··· TEXTAUSZUG
Dabei müsste in den Mitgliedstaaten beginnen, was zu einer anderen, besseren, demokratischeren, den Bürgerinnen und Bürgern genehmeren Europäischen Union führen muss. Denn die nationalen Regierungen prä­gen die Entwicklung. Viel mehr als die Kommission, die eben wieder fünf Wegweiser, aber keine neue Richtung zur Diskussion stellte. Und wer mit der herrschenden EU nicht zufrieden ist, sollte im nationalen Wahlkampf die nationalen Minister, die diese im wesentlichen verantworten, kriti­sie­ren, zur Rechenschaft ziehen, von einer besseren Alternative über­zeu­gen - oder im Fall, dass dies nicht möglich ist, abwählen und durch neue Minister mit einem neuen, im Wahlkampf aufzuzeigenden und in den Wahlen zu legitimierenden Auftrag ersetzen.

Doch davon ist nichts zu sehen und noch weniger zu finden. Zwar scheint die zweite grosse Regierungspartei, die hier Partei der Arbeit (PvdA) genannten Sozialdemokraten, einzubrechen; gemäss konstant bleibenden Wahlumfragen haben sich zwei Drittel ihrer Wählerinnen und Wähler von ihnen abgewendet. Doch die EU-Politik der Regierung dient nicht als Begründung für diese Entfremdung von der zweiten grossen historischen niederländischen Partei – die erste, die Christdemokraten, hatte es schon vor fünf Jahren erwischt; sie war damals von nicht ganz 30 % Wähleranteilen auf acht abgestürzt (jetzt liegt die CDA wieder bei elf Prozent Wähleranteil). Der PvdA wird die Koalition mit dem histo­ri­schen «Feind», den Rechtsliberalen (VDD), zum Vorwurf gemacht. Sowie sozialpolitische Rückschritte wie die Erhöhung des Rentenalters auf 67, welche die beiden durchgesetzt haben. Zwar werden auch die Rechts­li­be­ra­len dafür gestraft, doch nur halb so fest wie die PvdA, so dass vieles dafür spricht, dass sie wiederum die stärkste aller 14 (!) Parteien werden dürfte, die im neuen Parlament vertreten sein werden.

Trotz dieser ausserordentlichen Breite an Parteien mit Chancen auf einen Sitz – das niederländische Wahlrecht mit einem konsequenten Proporz­wahl­recht begünstigt diesen Pluralismus, weil das ganze Land nur einen Wahlkreis bildet, keine Sperrklausel gilt, und so 0,66 % aller Wählenden ausreichen, um einen Parlamentssitz zu ergattern - sagte mir der 55jäh­ri­ge Möbelhändler Jan im kleinen Café des Maastrichter Bahnhofes: «Bis jetzt habe ich immer PvdA gewählt, doch jetzt werde ich nicht mehr wäh­len gehen. Sie sagen doch alle etwa das Gleiche und halten alle fast nichts von dem, was sie versprechen. Mich frustriert dies total!»
······
_KURZE ÜBUNG 1_. Schreiben Sie aus dem Textauszug über die niederländischen Wahlen den Abschnitt von „Dabei müsste in“ bis einschließlich „legitimierenden Auftrag ersetzen.“ wortgetreu ab.
_KURZE ÜBUNG 2_. Prüfen Sie, ob die Aussagen (a), (b) und (c) mit dem Textauszug übereinstimmen, und beantworten Sie jede mit Ja oder Nein samt wörtlichem Zitat der entscheidenden Textstelle. (a) Die CDA liegt derzeit bei elf Prozent Wähleranteil. (b) Im neuen Parlament werden voraussichtlich zwölf Parteien vertreten sein. (c) Im niederländischen Wahlrecht gilt eine Sperrklausel.
··· BEREITGESTELLTE DATEN
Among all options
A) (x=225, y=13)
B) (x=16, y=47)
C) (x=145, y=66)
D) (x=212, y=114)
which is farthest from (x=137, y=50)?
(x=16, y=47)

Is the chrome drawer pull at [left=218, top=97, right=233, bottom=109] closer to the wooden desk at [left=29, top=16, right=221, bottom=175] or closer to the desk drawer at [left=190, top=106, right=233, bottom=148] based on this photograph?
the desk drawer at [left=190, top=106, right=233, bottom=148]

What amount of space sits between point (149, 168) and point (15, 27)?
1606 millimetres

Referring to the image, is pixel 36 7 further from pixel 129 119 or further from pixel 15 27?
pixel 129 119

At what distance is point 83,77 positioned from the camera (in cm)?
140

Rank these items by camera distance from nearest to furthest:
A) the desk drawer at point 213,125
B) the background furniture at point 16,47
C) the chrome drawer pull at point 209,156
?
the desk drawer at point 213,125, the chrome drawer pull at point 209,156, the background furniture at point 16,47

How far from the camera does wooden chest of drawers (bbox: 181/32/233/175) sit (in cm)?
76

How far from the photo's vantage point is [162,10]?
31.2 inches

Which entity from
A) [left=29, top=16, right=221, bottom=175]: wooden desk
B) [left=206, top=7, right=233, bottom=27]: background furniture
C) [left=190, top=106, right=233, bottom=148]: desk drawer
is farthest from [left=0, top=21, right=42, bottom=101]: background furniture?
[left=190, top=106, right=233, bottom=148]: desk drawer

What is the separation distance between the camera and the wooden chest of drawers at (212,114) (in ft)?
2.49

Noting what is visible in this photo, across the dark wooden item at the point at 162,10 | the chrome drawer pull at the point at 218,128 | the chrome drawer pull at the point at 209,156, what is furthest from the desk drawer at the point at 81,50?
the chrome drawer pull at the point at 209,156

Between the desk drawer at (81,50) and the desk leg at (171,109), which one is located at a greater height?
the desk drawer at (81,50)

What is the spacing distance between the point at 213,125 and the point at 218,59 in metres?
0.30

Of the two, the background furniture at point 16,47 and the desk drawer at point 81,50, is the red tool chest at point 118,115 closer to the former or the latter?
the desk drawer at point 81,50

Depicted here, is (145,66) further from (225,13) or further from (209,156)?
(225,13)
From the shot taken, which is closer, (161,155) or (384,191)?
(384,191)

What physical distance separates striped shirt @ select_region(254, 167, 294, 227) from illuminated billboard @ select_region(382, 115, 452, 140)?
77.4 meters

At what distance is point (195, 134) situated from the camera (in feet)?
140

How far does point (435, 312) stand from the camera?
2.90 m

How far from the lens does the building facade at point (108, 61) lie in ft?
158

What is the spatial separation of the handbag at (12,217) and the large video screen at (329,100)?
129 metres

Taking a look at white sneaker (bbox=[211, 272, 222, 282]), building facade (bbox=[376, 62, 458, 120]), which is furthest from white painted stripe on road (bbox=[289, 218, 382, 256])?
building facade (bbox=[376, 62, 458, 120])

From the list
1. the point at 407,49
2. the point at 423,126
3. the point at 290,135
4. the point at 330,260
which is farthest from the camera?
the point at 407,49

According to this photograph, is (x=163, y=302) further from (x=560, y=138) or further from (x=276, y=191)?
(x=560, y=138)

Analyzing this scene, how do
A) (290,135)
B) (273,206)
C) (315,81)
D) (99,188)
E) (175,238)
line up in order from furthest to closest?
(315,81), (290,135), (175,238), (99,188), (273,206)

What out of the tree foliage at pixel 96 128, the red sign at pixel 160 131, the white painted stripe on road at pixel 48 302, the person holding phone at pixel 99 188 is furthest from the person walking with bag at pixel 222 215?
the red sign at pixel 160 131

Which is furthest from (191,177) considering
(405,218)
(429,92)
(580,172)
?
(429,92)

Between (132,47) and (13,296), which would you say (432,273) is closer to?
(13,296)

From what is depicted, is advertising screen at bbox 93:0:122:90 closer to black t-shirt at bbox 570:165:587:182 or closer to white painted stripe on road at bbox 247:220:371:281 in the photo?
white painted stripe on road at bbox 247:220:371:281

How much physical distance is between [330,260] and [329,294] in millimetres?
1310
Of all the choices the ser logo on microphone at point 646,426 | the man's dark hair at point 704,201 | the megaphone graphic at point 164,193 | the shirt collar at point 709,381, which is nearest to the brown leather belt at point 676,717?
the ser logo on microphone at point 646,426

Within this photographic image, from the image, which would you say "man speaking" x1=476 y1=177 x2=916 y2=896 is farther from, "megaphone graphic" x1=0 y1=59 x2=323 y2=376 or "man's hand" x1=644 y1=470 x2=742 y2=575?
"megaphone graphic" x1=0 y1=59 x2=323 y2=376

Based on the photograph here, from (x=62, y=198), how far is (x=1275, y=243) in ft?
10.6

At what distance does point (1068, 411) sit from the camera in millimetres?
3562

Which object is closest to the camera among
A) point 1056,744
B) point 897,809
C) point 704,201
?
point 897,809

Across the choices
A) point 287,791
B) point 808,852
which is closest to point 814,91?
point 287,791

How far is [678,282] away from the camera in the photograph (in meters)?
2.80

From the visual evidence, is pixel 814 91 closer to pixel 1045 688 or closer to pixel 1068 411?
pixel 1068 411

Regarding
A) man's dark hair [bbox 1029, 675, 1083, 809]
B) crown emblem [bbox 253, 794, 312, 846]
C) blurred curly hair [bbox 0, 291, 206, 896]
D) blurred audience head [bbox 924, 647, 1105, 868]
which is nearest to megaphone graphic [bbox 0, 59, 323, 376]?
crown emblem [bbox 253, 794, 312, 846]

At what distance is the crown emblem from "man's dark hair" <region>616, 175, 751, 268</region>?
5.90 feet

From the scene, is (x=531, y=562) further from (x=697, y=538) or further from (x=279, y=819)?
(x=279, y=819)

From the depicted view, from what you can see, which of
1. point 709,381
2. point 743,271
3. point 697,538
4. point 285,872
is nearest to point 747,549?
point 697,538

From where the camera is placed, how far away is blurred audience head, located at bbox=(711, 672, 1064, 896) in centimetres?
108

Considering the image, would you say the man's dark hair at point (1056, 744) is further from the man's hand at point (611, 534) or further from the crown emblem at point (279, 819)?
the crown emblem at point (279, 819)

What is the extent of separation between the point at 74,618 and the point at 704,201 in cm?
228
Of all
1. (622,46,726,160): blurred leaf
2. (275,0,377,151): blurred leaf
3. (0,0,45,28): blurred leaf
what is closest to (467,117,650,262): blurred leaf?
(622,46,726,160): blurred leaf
······
_RICHTIGE ANTWORT 1_.
Dabei müsste in den Mitgliedstaaten beginnen, was zu einer anderen, besseren, demokratischeren, den Bürgerinnen und Bürgern genehmeren Europäischen Union führen muss. Denn die nationalen Regierungen prä­gen die Entwicklung. Viel mehr als die Kommission, die eben wieder fünf Wegweiser, aber keine neue Richtung zur Diskussion stellte. Und wer mit der herrschenden EU nicht zufrieden ist, sollte im nationalen Wahlkampf die nationalen Minister, die diese im wesentlichen verantworten, kriti­sie­ren, zur Rechenschaft ziehen, von einer besseren Alternative über­zeu­gen - oder im Fall, dass dies nicht möglich ist, abwählen und durch neue Minister mit einem neuen, im Wahlkampf aufzuzeigenden und in den Wahlen zu legitimierenden Auftrag ersetzen.

_RICHTIGE ANTWORT 2_.
(a) Ja: „jetzt liegt die CDA wieder bei elf Prozent Wähleranteil“
(b) Nein: „die stärkste aller 14 (!) Parteien“
(c) Nein: „keine Sperrklausel gilt“